Le voyage se faisait donc en silence. Un silence de mort. Seulement quelques heures séparaient l’instant présent du moment où le commandant avait décidé de quitter le camp fortifié pour aller se ravitailler dans un village. Et qu’ils étaient… tombés dans une embuscade.
Perdu dans ses pensées, il ne remarqua pas que Veer s’était arrêté et percuta son dos de plein fouet.

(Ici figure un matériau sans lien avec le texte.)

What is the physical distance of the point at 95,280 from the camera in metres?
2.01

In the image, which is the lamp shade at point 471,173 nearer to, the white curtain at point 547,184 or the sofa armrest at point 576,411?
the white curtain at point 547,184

« Eh, du calme minus, dit-il en riant. Si on commence à se frapper comme ça on va pas survivre longtemps. » Puis il se retourna pour parler à l’ensemble du groupe. « On va faire une pause. Il y a de l’eau fraîche par ici, profitons-en. Dans l’idéal, on cherchera un coin viable pour passer la nuit. »
Le soulagement se lisait dans les yeux de la plupart. Ils étaient éreintés. La journée avait commencé tôt le matin, et n’avait pas été de tout repos. Ils étaient passés aux portes de la mort, et n’en avaient réchappé que de très peu. Une chance incroyable, se dit Ranjan en se remémorant la bataille. Et maintenant ils marchaient dans la jungle, crapahutant dans ce territoire hostile.
Oh, la jungle, ils en avaient l’habitude, d’accord. Mais ils avaient aussi l’habitude de trouver des pistes définies, ou au moins que des éclaireurs aient aménagé et balisé un itinéraire viable. Pas… ça. Ils devaient régulièrement faire demi-tour, bloqués par une végétation trop dense, ou lorsqu’ils le pouvaient, la découper à coups d’épées. Mais cela était peu efficace, et fatiguant. Il était de plus nécessaire de grimper aux arbres pour s’orienter, car la canopée masquait toute la lumière. Autre inconvénient d’ailleurs de ces fichues branches, c’était que non contentes de les empêcher de voir et loin et donc de garder un cap, elle les faisait avancer dans une semi-obscurité très désagréable. Un crépuscule permanent.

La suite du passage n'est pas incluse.